One neat thing about the event A Time of Remembrance, is that people can bring a photo of somebody that they have lost. And Toni, you and I spoke before about how no one talks about this. It's like this type of conversation is taboo. If you've lost somebody to suicide or addiction, nobody wants to bring it up. Maybe they don't know how to bring it up. They don't have the right words of comfort to say. Or maybe this is just a Minnesota thing, we don't want to offend somebody or make them feel bad and so sometimes we just don't say anything at all. Unfortunately, that quietness just continues and it's like the big elephant in the room. Having this opportunity to honor those that people have lost is going to be such a huge impact, especially with the wall of remembrance. Can you share a little bit about that and what individuals can bring for it?
TONI - We welcome everybody to bring a photo of their loved one or their loved ones, because many people have lost quite a few individuals.
JESSICA - During the event, I heard that there are a few nice items that individuals who attend will receive. Can you touch on those?
TONI - We have packets of forget me not seeds so that people can plant the seeds - it's a way of remembering an individual. We have crosses, small pebbles, and then we also have a small charm that looks like a feather.
JESSICA - One thing about loss, it doesn't affect somebody who is just a Christian, just you know "this faith", those who are agnostic, etc. It doesn't care who you are or what religion you do or don't practice. Although this event is at a church, that thought of "Well, I can't go get help or mourn my loved one because I'm not ____" should not be a reason you don't walk through the doors. This event is not for a specific faith. It is for those who have lost loved ones due to addiction, overdoses, and suicide. You can find help at this event, comfort, and strength from other people if you show up.
TONI - A Time to Remember is taking place at St. Luke's Episcopal Church, but anybody and everybody is welcome. If you have other beliefs and don't practice the Christian faith, you are more than welcome to come - the door will be open to join us.
JESSICA - I have a feeling that at this event could stir up a lot of emotions for individuals who have lost loved ones to suicide, addiction and overdoses.

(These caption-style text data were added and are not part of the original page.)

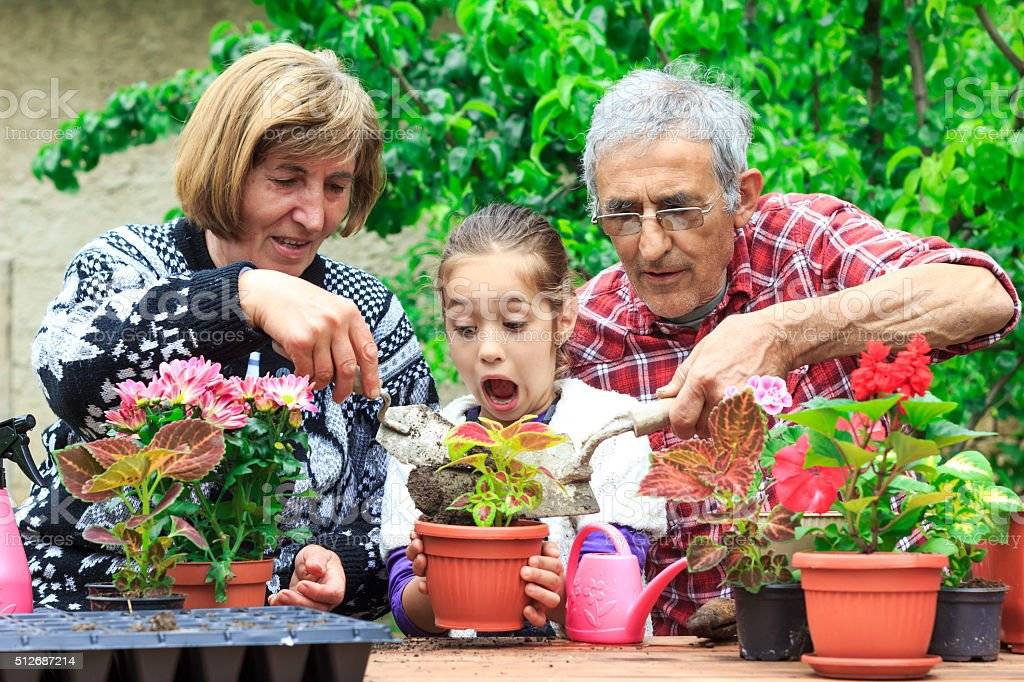 Grandparents and granddauther in the garden enjoying new flowers stock photo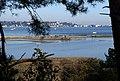 Saltwater Lagoon, Brownsea Island - geograph.org.uk - 463051.jpg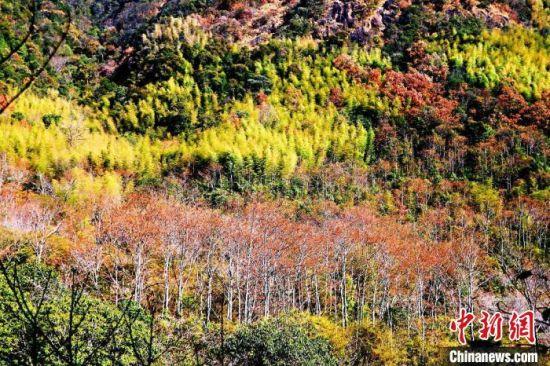 保护区内植物呈现多样性。 王东明 摄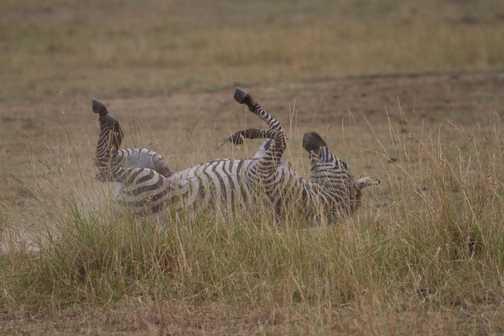 Zebra having a dust bath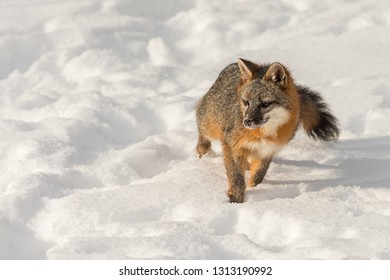 Grey Fox (Urocyon cinereoargenteus) Looks Up From Snow Winter - captive animal
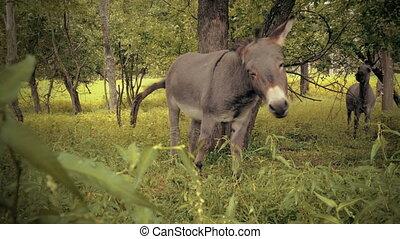 Miniature donkey looking into camera. - Miniature donkey...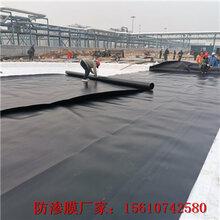 四平hdpe防渗膜土工膜施工方法铺设简单图片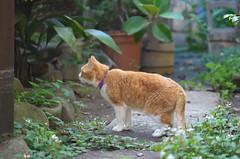 東京路地裏散歩 谷中のネコ 2014年6月15日 (Tokutomi Masaki) Tags: animal cat 東京 猫 散歩 ねこ yanaka 2014 ネコ 谷中 路地裏散歩 東京路地裏散歩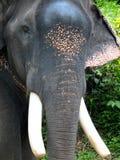 Head of asian Elephant Royalty Free Stock Image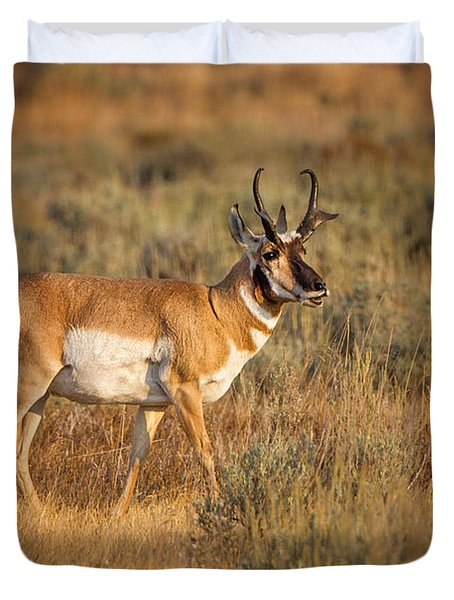 Wyoming Pronghorn Duvet Cover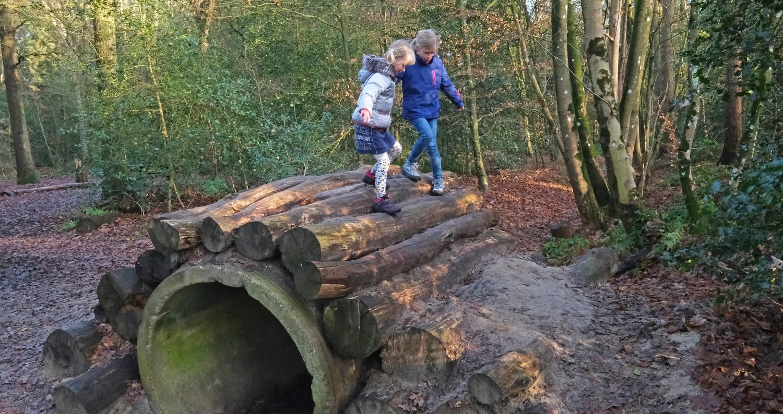 zo willen kinderen wandelen in Drenthe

What type of support will be available for anyone that day who might have questions or need to talk to someone?
TONI - The Landing MN, Docs Recovery, Fernbrook, Salt and Light Partners, Hope Ranch, Mayo Clinic, C.E.R.T., Minnesota Adult and Teen Challenge, Pathways, and a number of other groups will be having the table.
JESSICA - If somebody has a friend or a family member who recently lost somebody because of addiction or suicide, what words of comfort would you suggest be given to those who are now dealing with that loss?
VALERIE - I think grief and loss affects people differently and with the stages of grief, sometimes there's not exactly like a black and white. However, I know that a lot of healing comes from people coming together and supporting each other wherever they're at, whatever level of response or lack of response they want. Just being with somebody and just sitting with them in their time of loss and grief and encouraging them if they want encouragement or any words of sympathy. It it's kind of a case-by-case situation and you just have to use your wisdom and intuition. But "you're not alone, and I'm here to walk with you" is what I would say.
JESSICA - Valerie, let me ask you this. Somebody who might be reading this who is struggling with an addiction or mental health, what would you say to them right now?
VALERIE - I would recommend reaching out to two places, Doc Recovery House or Recovery's Happening - they have a great team of peer recovery specialists. That would be the first step that I would take - connecting with the peer recovery specialist and kind of assessing what type of support you need and then they can walk alongside with you through that process.
If you or someone you know is having suicidal thoughts, visit the National Suicide Prevention Lifeline website. Resource information is provided for free as well as a chat message service. To speak directly to a professional, call 1-800-273-8255. You are not alone and help is available. Every life is important.